By default, LightRAG's storage backends are file-persisted, in-memory databases. These default storages are intended only for development and debugging, and are not suitable for production. In a production environment, if you prefer a single backend to handle all four storage types, you can choose PostgreSQL, MongoDB, or OpenSearch. Alternatively, you can select specialized databases for vector or graph storage, such as using Milvus or Qdrant for vector storage, and Neo4j or Memgraph for graph storage.
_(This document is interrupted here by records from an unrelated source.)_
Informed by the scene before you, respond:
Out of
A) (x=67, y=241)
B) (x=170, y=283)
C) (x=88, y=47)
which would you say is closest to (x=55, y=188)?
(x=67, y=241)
In practice, you may also want to adjust the following environment variables based on your needs:
- SUMMARY_LANGUAGE: Controls the language used by the LLM when outputting entity-relation names and summaries, e.g.,
Chinese,English. - ENTITY_EXTRACTION_USE_JSON: Controls whether the LLM outputs entity-relation extractions in JSON format. Using JSON format typically yields more stable results, but it consumes more tokens and can be slightly slower.
⚠️ For integration into your project, we strongly recommend using the REST API provided by the LightRAG Server. The LightRAG SDK is primarily intended for embedded applications or academic research and evaluation purposes.
- Install from source code
cd LightRAG
# 注意: uv sync 会自动在 .venv/ 目录创建虚拟环境
uv sync
source .venv/bin/activate # 激活虚拟环境 (Linux/macOS)
# Windows 系统: .venv\Scripts\activate
# 或: pip install -e .- Install from PyPI
uv pip install lightrag-hku
# 或: pip install lightrag-hkuTo get started with LightRAG core, refer to the sample codes available in the examples folder. Additionally, a video demo demonstration is provided to guide you through the local setup process. If you already possess an OpenAI API key, you can run the demo right away:
### you should run the demo code with project folder
cd LightRAG
### provide your API-KEY for OpenAI
export OPENAI_API_KEY="sk-...your_opeai_key..."
### download the demo document of "A Christmas Carol" by Charles Dickens
curl https://raw.githubusercontent.com/gusye1234/nano-graphrag/main/tests/mock_data.txt > ./book.txt
### run the demo code
python examples/lightrag_openai_demo.pyFor a streaming response implementation example, please see examples/lightrag_openai_compatible_demo.py. Prior to execution, ensure you modify the sample code's LLM and embedding configurations accordingly.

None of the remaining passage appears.